▶ [Written tasks]
1. In the biography of Theresa Hak Kyung Cha, in what year did her family relocate to the San Francisco Bay Area?
2. Write out the passage of the biography of Theresa Hak Kyung Cha from "Theresa Hak Kyung" to "November 5, 1982.", keeping every word unchanged.

▶ [Text excerpt]
----
Theresa Hak Kyung Cha  (; March 4, 1951 – November 5, 1982) was an American novelist, producer, director, and artist of South Korean origin, best known for her 1982 novel, Dictee.  Considered an avant-garde artist, Cha was fluent in Korean, English, and French.  In her works, Cha took language apart and experimented with it. Cha's interdisciplinary background was clearly evident in Dictee, which experiments with juxtaposition and hypertext of both print and visual media. Cha's Dictee is taught in contemporary literature classes including women's literature.

A week after her novel Dictee was published, Cha was raped and murdered by a security guard at the Puck Building in New York City, on November 5, 1982.

Early life 
Cha was born in Busan, South Korea during the Korean War. She was the middle child of five to Hyung Sang Cha (father) and Hyung Soon Cha (mother), who were both raised in Manchuria during Japan’s occupation of Korea and China, and forced to learn and work in Japanese.

Cha and her family emigrated to the United States in 1962, first settling in Hawaii and then relocating in 1964 to the San Francisco Bay Area, where she attended Convent of the Sacred Heart High School.  During her time there, Cha studied French. She was fluent in French, English and Korean.

Education
At Sacred Heart, Cha studied Western classics and language. She also studied French, Greek, and Roman classics. During her time at Sacred Heart, she sang in the choir. By the time she graduated Cha had earned many scholastic awards, including a poetry contest prize at the age of fourteen, two years after she started learning English.

Before committing to Berkeley, Cha attended the University of San Francisco for a semester. She transferred to UC-Berkeley the following year, where she completed her studies in art and writing. One of her classmates at Berkeley was artist Yong Soon Min. 

As a student, she became close friends with Dennis Love, another student, and Bertrand Augst, a professor of French and comparative literature. Her classes with Augst inspired Cha to study comparative literature, in which she later earned degrees. Teachers and friends have stated that Cha enjoyed reading broadly, anything from Korean poetry to European modernist and postmodern literature. She received her B.A. in comparative literature in 1973 and a B.A. in art in 1975, both from Berkeley. She worked as a student employee of the Pacific Film Archive for three years between 1974 and 1977 while earning two graduate degrees in art (M.A., 1977; M.F.A., 1978).
 
As a graduate student, she became close friends with Mechert and even became his teaching assistant in 1976. As Cha's interest in film grew, she studied at Berkeley under Bertrand Augst, who recalls her interest in poetry written by Stéphane Mallarmé and plays by Samuel Beckett. According to Augst, Cha felt an affinity with Mallarmé's associative and restrained use of language. Beckett's highly reductive style of theater found echoes in the spare setting of Cha's performances. More than the stylistic influence of Beckett or Mallarmé, Cha's studies of film theory with Augst had perhaps the greatest effect on her development. Augst taught his students structural and semiological film analysis, frequently using an Athena projector, which can slow a film to a single frame. This frame-by-frame study greatly inspired Cha's own films and use of video stills. 

In 1976, she decided to pursue a degree in film theory at the UC Education Abroad Program, Centre d'Etudes Americain du Cinema, in Paris. During her stay she studied under Jean-Louis Baudry, Raymond Bellour, Monique Wittig, and Christian Metz.
----
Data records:

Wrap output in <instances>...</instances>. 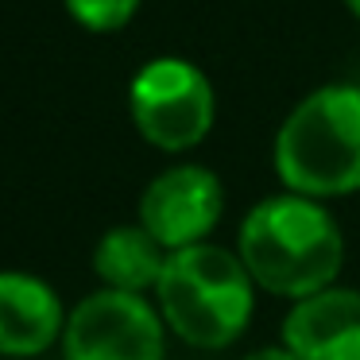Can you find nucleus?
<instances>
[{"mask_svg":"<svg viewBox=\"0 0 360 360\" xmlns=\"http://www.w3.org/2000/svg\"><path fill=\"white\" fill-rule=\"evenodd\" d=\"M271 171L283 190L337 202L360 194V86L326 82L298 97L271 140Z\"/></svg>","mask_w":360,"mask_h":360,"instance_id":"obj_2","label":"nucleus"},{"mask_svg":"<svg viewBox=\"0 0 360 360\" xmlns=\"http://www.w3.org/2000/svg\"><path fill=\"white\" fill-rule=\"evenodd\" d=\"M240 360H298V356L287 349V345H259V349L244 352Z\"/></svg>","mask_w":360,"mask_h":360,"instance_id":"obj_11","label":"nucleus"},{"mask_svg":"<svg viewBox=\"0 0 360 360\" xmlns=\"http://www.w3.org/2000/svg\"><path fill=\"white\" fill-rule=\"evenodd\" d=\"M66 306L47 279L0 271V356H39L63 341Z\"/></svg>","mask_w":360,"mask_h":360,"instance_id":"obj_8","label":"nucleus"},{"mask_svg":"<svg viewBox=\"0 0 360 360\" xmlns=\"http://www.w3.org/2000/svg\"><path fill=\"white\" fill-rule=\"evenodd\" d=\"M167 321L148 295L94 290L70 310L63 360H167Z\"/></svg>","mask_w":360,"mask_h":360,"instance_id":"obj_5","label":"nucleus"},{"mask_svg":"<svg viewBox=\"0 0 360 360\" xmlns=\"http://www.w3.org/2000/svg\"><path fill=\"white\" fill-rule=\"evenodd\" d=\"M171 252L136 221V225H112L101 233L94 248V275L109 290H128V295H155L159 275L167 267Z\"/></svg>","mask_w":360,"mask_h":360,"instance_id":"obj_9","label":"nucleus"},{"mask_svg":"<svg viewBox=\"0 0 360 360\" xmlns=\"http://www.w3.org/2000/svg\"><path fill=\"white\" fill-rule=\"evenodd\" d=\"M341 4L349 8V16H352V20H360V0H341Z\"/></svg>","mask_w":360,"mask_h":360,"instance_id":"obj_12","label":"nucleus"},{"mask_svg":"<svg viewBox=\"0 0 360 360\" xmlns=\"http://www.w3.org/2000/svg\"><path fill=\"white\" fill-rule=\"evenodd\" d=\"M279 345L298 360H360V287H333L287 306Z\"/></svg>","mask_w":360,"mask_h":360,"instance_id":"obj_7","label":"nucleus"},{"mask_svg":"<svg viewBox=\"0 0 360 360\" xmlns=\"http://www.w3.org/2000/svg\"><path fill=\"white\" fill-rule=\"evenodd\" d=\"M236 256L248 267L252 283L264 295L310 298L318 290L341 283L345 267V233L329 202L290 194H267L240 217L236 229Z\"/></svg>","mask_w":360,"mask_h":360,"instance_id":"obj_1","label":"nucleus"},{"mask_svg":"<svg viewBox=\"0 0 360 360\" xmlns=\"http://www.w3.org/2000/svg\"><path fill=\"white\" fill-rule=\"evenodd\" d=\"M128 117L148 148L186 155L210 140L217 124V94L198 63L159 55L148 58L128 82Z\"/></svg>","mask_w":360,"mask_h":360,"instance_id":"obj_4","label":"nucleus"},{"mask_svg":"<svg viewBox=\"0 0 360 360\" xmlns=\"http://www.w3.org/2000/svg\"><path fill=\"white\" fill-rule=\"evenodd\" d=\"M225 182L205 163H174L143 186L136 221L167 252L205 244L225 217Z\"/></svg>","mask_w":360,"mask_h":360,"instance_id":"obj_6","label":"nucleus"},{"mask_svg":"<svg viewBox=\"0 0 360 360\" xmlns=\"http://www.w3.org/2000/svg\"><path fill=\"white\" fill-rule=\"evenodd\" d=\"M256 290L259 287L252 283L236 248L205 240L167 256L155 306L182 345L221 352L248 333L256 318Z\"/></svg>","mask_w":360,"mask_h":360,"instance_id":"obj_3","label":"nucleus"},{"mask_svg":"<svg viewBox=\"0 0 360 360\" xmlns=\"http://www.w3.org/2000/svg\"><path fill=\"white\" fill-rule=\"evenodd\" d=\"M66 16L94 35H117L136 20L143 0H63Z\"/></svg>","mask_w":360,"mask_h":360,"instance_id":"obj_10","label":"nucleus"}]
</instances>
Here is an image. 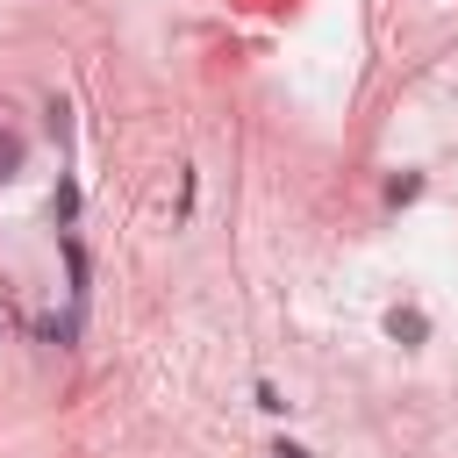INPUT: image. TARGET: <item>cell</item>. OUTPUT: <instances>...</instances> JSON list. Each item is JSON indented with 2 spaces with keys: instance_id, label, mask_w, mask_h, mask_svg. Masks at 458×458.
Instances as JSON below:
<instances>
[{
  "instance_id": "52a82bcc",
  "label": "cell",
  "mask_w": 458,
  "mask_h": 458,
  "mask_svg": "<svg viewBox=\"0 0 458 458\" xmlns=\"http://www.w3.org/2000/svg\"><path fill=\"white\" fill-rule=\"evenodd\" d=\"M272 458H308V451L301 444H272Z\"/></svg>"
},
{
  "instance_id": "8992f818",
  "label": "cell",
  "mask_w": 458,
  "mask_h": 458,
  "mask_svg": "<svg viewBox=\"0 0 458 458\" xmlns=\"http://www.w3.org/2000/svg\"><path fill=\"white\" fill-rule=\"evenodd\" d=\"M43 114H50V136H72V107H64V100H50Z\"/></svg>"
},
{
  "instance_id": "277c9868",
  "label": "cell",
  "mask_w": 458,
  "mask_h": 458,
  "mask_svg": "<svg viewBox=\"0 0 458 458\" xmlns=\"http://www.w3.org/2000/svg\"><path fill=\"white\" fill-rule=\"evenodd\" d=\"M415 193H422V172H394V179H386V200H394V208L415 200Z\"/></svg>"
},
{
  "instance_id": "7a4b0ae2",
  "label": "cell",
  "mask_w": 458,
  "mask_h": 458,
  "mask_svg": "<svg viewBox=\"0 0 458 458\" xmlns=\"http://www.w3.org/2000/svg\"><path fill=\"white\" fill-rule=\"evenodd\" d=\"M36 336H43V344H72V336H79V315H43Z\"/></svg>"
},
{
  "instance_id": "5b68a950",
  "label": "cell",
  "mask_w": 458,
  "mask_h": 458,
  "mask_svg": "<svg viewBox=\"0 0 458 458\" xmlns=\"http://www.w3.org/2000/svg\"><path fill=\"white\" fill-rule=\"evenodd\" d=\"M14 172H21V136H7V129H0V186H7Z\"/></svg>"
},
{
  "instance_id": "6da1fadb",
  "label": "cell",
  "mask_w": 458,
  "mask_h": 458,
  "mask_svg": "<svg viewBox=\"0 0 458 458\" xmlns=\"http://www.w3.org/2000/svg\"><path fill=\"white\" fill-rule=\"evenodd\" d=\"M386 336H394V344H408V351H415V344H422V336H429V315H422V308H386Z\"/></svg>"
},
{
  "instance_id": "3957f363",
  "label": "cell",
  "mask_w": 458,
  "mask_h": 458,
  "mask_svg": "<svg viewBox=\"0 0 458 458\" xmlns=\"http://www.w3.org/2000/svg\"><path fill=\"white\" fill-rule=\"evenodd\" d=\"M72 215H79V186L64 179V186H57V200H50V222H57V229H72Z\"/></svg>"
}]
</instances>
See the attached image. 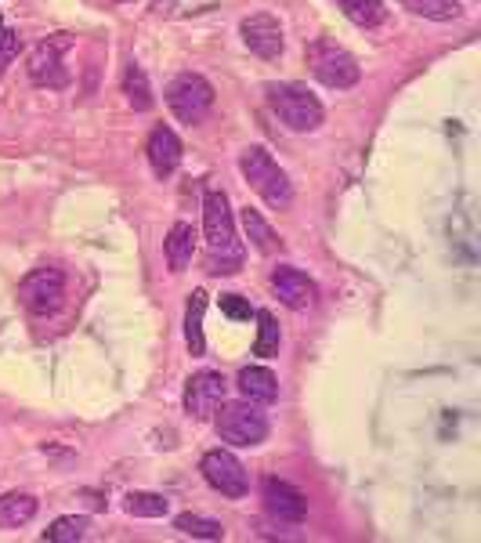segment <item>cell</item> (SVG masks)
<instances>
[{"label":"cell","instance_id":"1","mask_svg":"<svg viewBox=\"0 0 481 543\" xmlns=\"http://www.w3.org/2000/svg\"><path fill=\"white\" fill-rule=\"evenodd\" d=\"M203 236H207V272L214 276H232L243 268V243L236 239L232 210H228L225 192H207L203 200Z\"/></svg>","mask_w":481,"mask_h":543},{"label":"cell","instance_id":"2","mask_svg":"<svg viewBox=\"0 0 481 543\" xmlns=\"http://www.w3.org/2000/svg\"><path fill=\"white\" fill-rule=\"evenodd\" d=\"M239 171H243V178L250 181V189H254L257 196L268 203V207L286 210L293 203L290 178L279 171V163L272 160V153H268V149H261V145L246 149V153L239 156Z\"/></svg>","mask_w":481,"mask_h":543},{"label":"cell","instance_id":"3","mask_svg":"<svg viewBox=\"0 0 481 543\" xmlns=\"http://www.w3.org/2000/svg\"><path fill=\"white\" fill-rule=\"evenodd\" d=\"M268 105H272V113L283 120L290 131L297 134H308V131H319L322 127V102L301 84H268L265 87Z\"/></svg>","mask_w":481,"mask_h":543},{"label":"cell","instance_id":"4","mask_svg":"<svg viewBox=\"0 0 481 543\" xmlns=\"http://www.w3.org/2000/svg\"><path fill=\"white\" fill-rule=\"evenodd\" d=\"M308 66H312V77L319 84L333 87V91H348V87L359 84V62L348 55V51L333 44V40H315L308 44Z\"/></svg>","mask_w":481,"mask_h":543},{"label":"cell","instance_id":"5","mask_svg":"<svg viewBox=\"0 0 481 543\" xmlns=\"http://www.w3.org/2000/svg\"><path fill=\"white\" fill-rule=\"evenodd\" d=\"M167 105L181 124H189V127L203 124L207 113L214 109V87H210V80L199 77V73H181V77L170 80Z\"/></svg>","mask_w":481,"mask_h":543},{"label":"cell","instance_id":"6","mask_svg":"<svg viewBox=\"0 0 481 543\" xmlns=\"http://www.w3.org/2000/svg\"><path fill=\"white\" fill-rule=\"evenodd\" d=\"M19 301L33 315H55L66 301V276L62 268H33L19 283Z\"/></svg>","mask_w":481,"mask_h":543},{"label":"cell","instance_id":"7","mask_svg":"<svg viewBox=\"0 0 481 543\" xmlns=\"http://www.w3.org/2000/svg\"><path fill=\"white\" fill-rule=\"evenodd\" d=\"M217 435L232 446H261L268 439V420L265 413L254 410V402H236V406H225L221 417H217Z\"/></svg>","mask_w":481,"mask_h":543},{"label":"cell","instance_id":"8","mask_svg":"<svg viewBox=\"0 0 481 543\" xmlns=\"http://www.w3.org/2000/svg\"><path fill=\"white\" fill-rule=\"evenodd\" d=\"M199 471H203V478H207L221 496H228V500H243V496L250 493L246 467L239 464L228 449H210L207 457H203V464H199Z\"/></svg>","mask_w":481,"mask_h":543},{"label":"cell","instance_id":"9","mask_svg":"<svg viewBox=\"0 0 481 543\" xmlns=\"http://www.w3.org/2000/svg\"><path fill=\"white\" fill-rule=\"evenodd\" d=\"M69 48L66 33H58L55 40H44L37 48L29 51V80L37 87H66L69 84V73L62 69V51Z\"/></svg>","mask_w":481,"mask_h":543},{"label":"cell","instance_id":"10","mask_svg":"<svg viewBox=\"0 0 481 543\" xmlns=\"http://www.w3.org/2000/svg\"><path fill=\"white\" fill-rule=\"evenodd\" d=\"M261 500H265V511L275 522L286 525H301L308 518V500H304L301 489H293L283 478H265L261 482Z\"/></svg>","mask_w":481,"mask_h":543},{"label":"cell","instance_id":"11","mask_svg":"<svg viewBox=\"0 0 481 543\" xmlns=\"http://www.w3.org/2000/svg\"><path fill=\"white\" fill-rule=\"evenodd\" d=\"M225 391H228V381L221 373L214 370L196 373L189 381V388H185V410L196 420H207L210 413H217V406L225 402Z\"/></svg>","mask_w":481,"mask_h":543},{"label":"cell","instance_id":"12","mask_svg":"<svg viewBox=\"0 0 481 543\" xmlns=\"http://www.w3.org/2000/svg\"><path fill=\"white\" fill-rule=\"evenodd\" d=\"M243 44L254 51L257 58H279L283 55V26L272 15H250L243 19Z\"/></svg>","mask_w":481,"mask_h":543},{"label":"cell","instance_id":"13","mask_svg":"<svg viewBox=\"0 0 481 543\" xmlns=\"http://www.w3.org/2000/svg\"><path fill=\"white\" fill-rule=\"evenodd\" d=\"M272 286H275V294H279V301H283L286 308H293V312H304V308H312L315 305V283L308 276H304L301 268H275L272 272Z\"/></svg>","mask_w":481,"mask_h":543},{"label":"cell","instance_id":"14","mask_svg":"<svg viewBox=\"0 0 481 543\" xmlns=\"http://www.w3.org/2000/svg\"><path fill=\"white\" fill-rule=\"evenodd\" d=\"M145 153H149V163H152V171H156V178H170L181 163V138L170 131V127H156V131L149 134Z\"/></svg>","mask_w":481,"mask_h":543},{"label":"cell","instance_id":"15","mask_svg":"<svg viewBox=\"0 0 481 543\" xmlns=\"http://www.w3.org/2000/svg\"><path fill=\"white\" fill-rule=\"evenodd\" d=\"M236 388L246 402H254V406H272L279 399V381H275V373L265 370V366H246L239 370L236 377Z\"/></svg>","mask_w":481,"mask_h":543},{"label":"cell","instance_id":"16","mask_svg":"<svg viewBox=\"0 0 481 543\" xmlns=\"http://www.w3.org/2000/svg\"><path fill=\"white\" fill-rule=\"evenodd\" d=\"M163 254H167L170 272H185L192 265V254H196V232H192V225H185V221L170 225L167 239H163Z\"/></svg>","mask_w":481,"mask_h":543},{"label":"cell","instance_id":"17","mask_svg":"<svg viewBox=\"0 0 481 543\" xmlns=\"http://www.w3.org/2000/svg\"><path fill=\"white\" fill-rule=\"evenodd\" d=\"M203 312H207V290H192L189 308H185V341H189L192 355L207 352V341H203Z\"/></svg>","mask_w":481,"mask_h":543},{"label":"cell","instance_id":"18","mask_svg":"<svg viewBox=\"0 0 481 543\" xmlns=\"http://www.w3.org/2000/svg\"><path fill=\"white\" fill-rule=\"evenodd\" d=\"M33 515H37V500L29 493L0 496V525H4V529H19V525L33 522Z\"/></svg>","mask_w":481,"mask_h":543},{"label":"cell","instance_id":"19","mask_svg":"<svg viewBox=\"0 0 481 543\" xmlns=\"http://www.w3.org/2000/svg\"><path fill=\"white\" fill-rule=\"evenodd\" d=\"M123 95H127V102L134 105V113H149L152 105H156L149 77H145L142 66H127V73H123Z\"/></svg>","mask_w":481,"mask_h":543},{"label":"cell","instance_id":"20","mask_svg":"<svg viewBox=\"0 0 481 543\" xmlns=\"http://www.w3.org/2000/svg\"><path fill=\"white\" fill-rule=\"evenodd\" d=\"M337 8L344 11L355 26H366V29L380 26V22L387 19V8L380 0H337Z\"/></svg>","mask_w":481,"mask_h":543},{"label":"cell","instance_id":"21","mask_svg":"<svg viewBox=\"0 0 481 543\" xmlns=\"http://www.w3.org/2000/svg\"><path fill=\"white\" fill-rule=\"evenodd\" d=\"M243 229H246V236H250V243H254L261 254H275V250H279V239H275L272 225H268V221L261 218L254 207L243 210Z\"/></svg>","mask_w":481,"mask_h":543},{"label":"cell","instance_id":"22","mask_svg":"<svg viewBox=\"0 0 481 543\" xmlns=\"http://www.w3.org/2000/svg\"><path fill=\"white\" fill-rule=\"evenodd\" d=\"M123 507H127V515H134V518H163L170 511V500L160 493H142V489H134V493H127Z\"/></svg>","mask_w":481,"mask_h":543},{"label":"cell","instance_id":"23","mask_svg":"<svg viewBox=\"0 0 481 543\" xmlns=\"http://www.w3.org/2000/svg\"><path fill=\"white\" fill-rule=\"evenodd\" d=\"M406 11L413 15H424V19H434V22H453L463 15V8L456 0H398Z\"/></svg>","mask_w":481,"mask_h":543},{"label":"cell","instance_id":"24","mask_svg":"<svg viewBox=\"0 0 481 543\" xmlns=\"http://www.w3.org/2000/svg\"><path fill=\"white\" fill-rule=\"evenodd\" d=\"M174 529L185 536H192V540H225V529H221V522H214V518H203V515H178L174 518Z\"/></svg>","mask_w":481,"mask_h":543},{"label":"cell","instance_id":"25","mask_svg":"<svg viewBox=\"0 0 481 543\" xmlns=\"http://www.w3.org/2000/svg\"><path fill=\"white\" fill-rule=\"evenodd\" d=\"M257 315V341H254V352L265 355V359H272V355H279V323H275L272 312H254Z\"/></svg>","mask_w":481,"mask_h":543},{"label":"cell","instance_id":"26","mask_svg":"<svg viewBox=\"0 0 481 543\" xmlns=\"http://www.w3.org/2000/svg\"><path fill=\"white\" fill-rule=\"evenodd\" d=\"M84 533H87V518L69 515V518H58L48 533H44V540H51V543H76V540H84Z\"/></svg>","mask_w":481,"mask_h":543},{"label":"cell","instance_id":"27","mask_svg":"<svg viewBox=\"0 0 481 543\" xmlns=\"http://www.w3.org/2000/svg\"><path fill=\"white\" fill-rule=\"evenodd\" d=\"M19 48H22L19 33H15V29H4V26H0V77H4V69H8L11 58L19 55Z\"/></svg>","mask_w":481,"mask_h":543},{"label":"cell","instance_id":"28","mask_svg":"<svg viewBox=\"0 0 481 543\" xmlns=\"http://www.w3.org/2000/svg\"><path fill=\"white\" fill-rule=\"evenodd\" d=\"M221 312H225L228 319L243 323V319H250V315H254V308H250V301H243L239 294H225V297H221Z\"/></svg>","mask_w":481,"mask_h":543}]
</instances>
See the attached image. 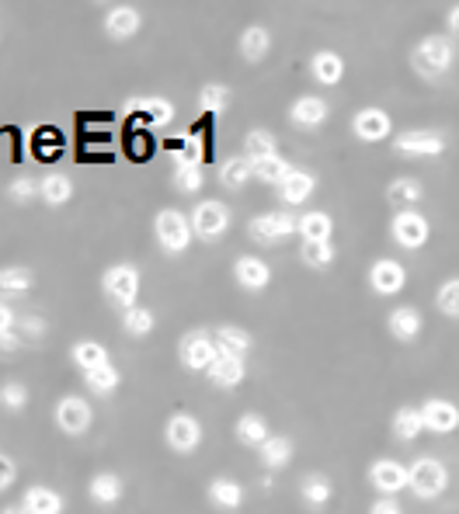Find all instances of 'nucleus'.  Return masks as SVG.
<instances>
----
▶ [Results of the tasks]
1. 1964

2.
Theresa Hak Kyung Cha  (; March 4, 1951 – November 5, 1982) was an American novelist, producer, director, and artist of South Korean origin, best known for her 1982 novel, Dictee.  Considered an avant-garde artist, Cha was fluent in Korean, English, and French.  In her works, Cha took language apart and experimented with it. Cha's interdisciplinary background was clearly evident in Dictee, which experiments with juxtaposition and hypertext of both print and visual media. Cha's Dictee is taught in contemporary literature classes including women's literature.

A week after her novel Dictee was published, Cha was raped and murdered by a security guard at the Puck Building in New York City, on November 5, 1982.